▶ **Written task 1**
In the RhymerFinder instructions, the scraping scripts are optional. Using only what the RhymerFinder instructions state, explain in one to three sentences why a user would run them.
▶ **Written task 2**
Extend the RhymerFinder instructions past their final line.

▶ **Excerpted text**
⟨
RhymerFinder predicts the rhymes in a song based on preceding lyrics by using gensim's Word2Vec implementation.
python setup.py install
python rhymerfinder/run.py
The lyrics corpus is provided in data/corpus.pkl. However, if you would like to re-scrape the lyrics into a Mongo database run the following:
To scrape the song URLs for each artist (outputed into data/html/urls.txt):
python rhymerfinder/scrape_artists.py
To scrape the HTML source, parse the lyrics, and store them using MongoDB (HTML source outputed to data/html/[artist name]):
python rhymerfinder/scrape_songs.py
You can also use RhymerFinder to rhyme your own lyrics at the iPython command line (replicating the behavior of rhymerfinder.com).
First, cd into the "rhymerfinder" subdirectory". Train a rhymerfinder object with the following:
import rhymer_finder
import cPickle as pickle
#Initialize rhymer_finder object
rhymer = rhymer_finder.rhymer_finder()
⟩
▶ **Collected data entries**
⟨
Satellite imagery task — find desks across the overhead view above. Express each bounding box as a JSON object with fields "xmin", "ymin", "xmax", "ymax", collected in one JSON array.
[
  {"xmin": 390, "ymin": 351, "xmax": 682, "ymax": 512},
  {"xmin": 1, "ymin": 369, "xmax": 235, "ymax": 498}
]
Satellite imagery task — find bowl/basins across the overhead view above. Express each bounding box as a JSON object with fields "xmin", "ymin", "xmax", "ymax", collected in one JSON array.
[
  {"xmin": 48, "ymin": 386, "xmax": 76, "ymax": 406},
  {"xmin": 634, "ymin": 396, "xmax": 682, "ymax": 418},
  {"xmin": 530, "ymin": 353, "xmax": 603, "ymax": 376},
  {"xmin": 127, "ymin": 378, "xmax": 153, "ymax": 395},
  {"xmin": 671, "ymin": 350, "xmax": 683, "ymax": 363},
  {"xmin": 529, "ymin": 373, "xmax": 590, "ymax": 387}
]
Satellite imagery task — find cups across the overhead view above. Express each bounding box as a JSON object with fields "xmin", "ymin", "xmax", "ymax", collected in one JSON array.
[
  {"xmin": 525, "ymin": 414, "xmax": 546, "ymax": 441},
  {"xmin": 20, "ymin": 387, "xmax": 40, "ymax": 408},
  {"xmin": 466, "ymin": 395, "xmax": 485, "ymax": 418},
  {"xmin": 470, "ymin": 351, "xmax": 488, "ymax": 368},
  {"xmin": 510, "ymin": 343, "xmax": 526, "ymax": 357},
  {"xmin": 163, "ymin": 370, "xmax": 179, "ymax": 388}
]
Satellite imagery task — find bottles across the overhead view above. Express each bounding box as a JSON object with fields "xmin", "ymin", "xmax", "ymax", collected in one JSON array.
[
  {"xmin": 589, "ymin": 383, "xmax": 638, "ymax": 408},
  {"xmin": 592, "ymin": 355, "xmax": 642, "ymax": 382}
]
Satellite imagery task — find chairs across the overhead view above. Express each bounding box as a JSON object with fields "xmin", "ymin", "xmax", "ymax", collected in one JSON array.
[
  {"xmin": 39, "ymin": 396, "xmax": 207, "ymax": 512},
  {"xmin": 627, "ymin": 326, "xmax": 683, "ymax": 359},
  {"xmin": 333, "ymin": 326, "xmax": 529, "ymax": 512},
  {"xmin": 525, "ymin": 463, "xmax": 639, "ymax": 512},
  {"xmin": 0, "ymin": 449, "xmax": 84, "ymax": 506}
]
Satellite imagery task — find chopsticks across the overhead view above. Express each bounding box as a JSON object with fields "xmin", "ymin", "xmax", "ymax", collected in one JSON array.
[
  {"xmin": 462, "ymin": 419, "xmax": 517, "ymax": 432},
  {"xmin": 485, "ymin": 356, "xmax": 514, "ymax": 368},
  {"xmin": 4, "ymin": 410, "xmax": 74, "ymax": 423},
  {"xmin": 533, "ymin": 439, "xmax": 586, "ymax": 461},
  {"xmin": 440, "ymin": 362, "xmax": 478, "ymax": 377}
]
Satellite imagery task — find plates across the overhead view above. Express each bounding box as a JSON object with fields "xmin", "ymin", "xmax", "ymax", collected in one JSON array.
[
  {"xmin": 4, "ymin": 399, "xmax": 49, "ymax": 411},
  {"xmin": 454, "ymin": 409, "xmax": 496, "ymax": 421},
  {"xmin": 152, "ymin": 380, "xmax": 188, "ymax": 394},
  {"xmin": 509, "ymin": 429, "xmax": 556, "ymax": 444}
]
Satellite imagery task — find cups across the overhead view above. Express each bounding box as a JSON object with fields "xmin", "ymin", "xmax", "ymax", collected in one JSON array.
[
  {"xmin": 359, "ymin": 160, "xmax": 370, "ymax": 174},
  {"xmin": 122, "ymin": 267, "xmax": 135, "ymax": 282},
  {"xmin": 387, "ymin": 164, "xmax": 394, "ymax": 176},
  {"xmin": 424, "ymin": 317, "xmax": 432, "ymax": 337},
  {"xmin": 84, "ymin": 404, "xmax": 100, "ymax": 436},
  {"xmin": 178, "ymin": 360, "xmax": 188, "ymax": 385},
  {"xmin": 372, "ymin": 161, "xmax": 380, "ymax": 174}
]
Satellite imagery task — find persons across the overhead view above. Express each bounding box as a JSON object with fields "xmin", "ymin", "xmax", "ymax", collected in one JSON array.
⟩
▶ **Final result 1**
The lyrics corpus already comes with the project in data/corpus.pkl, so scraping is not needed to use it. The scraping scripts are for a user who wants to re-scrape the lyrics into a Mongo database.

▶ **Final result 2**
print "Loading Corpus..."
with open('./data/corpus.pkl','r') as f:
corpus = pickle.load(f)
print "Loading W2V..."
with open('./data/w2v.pkl','r') as f:
rhymer.load_w2v(pickle.load(f))
print "Creating Rhyming Dictionary..."
rhymer.process_corpus(corpus)
Now you can use the "find_rhyme" method like so:
rhymer.find_rhyme(Lyrics, Word_to_Rhyme)
For example,
rhymer.find_rhyme('You will see him on tv any given sunday win the superbowl and drive off in a','sunday')
Cos-sim Rhymes
0 0.41 hyundai
1 0.39 andre
2 0.37 driveway
3 0.35 ave
... ... ...